INPUT RECORDS =
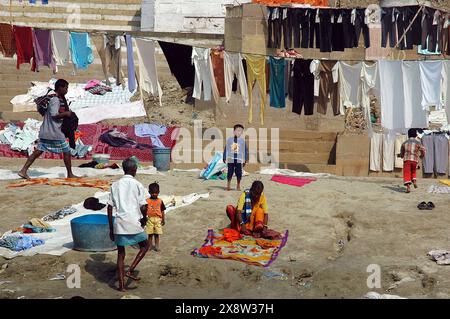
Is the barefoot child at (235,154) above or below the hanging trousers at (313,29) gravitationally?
below

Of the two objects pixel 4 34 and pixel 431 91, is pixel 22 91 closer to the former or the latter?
pixel 4 34

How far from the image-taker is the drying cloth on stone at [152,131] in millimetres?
16859

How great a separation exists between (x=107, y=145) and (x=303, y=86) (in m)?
4.70

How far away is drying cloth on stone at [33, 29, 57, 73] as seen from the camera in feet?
Result: 47.3

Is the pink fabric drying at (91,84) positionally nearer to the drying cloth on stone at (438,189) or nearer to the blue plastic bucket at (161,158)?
the blue plastic bucket at (161,158)

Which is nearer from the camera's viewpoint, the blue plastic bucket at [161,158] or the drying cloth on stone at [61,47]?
the drying cloth on stone at [61,47]

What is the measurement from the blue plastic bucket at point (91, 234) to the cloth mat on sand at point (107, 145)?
6.54m

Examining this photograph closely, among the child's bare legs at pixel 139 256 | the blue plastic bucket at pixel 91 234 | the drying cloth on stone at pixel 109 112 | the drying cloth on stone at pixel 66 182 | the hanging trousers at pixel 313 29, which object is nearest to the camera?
the child's bare legs at pixel 139 256

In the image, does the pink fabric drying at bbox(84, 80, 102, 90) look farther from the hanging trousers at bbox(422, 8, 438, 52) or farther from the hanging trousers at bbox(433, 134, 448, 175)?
the hanging trousers at bbox(433, 134, 448, 175)

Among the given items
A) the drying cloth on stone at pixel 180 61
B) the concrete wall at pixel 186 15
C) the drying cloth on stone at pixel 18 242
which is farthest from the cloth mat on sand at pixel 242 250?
the concrete wall at pixel 186 15

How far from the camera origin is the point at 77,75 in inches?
851

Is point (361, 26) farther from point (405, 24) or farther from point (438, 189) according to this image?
point (438, 189)

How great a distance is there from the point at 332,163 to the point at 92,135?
548 cm
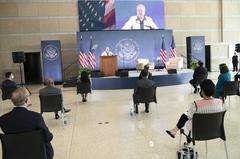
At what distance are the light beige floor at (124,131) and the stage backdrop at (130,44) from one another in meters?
6.71

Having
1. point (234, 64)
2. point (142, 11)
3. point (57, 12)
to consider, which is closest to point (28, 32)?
point (57, 12)

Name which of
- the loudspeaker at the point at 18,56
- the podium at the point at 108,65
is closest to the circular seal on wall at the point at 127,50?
the podium at the point at 108,65

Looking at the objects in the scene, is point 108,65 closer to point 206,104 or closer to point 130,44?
point 130,44

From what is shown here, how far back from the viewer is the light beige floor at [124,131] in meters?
4.47

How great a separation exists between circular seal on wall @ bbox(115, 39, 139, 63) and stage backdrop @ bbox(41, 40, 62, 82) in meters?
3.21

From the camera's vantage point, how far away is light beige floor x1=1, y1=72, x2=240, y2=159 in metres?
4.47

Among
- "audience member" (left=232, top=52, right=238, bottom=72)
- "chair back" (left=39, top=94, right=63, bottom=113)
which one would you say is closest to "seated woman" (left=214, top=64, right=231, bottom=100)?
"chair back" (left=39, top=94, right=63, bottom=113)

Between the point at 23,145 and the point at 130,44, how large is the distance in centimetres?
1357

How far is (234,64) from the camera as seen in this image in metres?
17.6

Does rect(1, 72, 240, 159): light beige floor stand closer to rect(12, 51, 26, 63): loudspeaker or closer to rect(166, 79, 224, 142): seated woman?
rect(166, 79, 224, 142): seated woman

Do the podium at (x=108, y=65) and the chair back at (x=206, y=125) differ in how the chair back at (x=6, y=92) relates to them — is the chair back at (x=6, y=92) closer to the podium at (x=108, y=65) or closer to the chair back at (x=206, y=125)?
the podium at (x=108, y=65)

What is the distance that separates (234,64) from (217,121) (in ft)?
50.1

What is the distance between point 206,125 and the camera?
3.50 m

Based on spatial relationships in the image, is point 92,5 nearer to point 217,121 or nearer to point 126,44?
point 126,44
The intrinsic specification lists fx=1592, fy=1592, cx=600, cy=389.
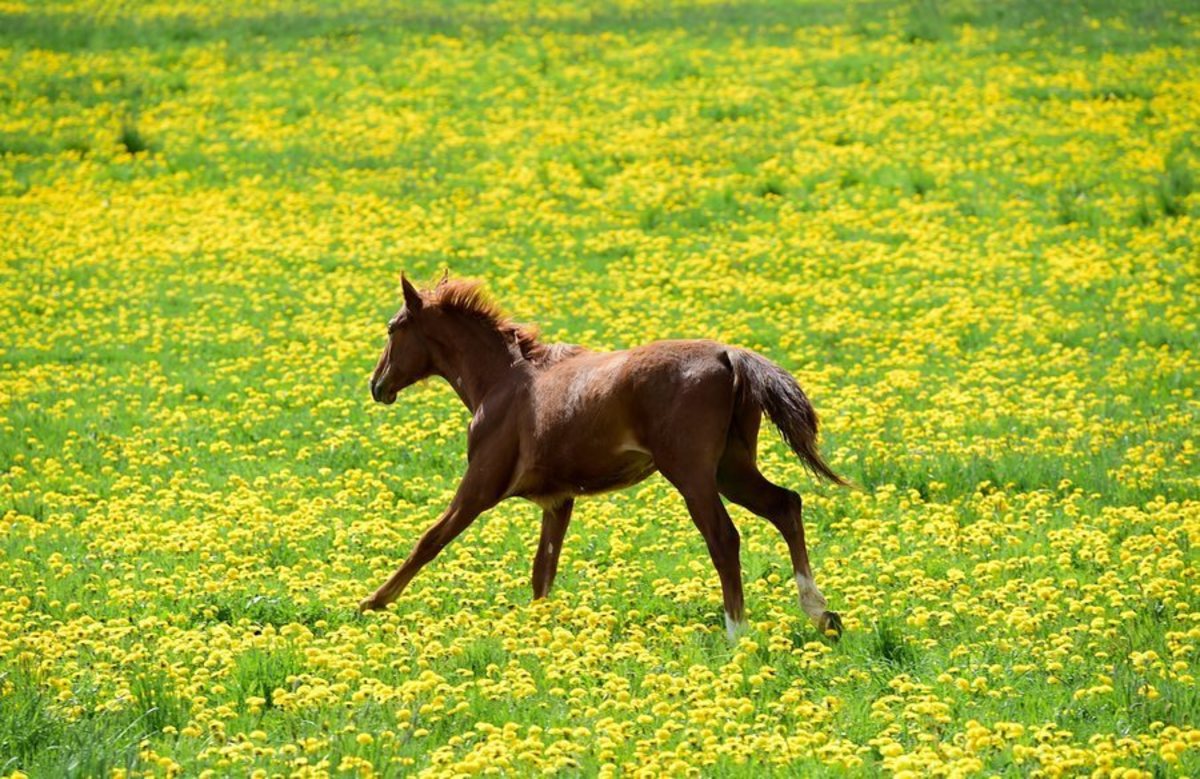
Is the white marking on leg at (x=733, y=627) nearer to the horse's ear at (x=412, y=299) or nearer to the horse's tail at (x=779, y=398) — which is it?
the horse's tail at (x=779, y=398)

JOB =
Starting at the line that contains "How far from the image-taker" and ending at the line that contains "Result: 47.3", write out every one of those lines again. Multiply each distance given in the answers by 1.35 and round it, halves up, to as many decimal places as it had.

SOLUTION FOR THIS TASK =
How far from the image-taker is the drying cloth on stone at [152,131] in millimetres?
22760

How great a separation exists between (x=107, y=145) and (x=303, y=86) (in m)?
6.35

How far away is drying cloth on stone at [33, 29, 57, 73] as seen from the camera in feet?
Result: 63.9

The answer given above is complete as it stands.